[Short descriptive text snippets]

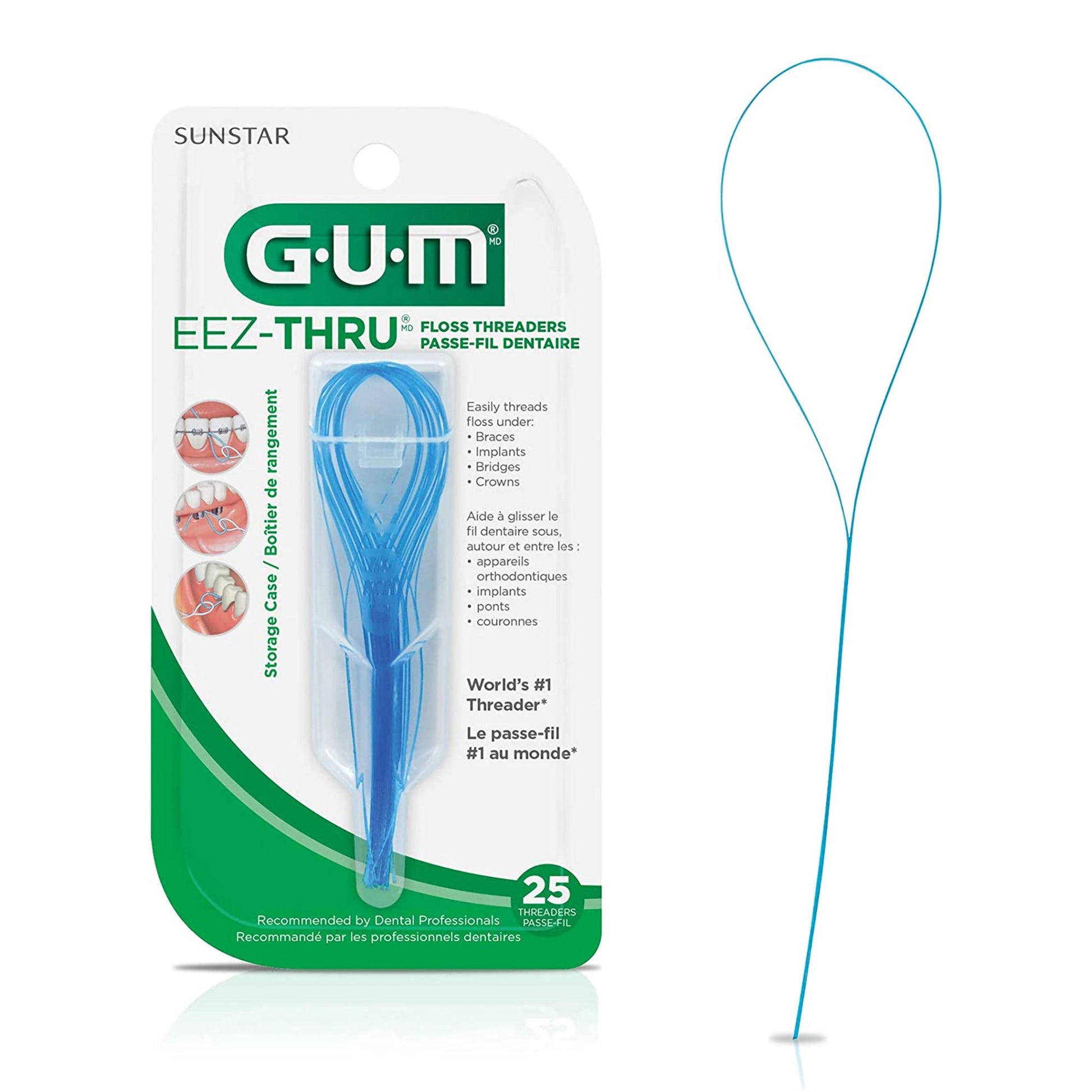 G·U·M EeZ-Thru Dental Floss Threader Satin Mint Flavor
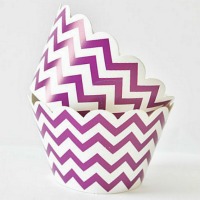 Chevron Cupcake Wrappers - Purple (Includes 20 cupcake wraps)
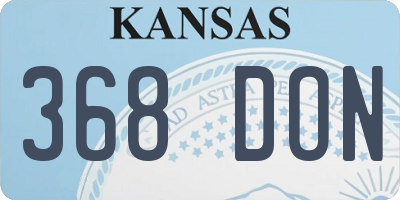 KS license plate 368DON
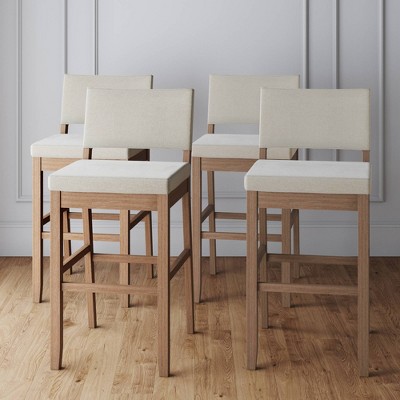 Linus Natural Flax Upholstered Bar Stools with Rubberwood Legs, Set of 4
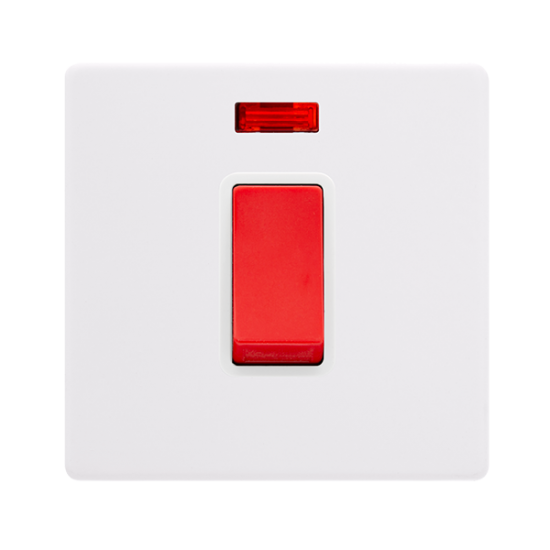 50A 1 GANG DOUBLE POLE SWITCH WITH NEON -  POLAR W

## Task objective
Please give again only the lines from the one containing "KS license plate 368DON" through the last line of the entries above, exactly as they stand and without pictures.

## Solution for this problem
 KS license plate 368DON
 Linus Natural Flax Upholstered Bar Stools with Rubberwood Legs, Set of 4
 50A 1 GANG DOUBLE POLE SWITCH WITH NEON -  POLAR W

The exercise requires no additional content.